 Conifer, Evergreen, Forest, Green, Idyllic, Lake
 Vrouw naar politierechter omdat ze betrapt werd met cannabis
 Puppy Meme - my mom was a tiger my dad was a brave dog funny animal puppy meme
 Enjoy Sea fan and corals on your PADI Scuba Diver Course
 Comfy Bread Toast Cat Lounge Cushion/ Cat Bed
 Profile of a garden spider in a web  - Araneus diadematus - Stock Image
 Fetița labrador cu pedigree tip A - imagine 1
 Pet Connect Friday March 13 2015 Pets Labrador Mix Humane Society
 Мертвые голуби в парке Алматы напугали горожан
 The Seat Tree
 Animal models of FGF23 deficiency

EXERCISE GOAL: After locating the line with "Puppy Meme - my" above, return that line and every later line through the one with "Profile of a", word for word and with nothing else.

RESPONSE:
 Puppy Meme - my mom was a tiger my dad was a brave dog funny animal puppy meme
 Enjoy Sea fan and corals on your PADI Scuba Diver Course
 Comfy Bread Toast Cat Lounge Cushion/ Cat Bed
 Profile of a garden spider in a web  - Araneus diadematus - Stock Image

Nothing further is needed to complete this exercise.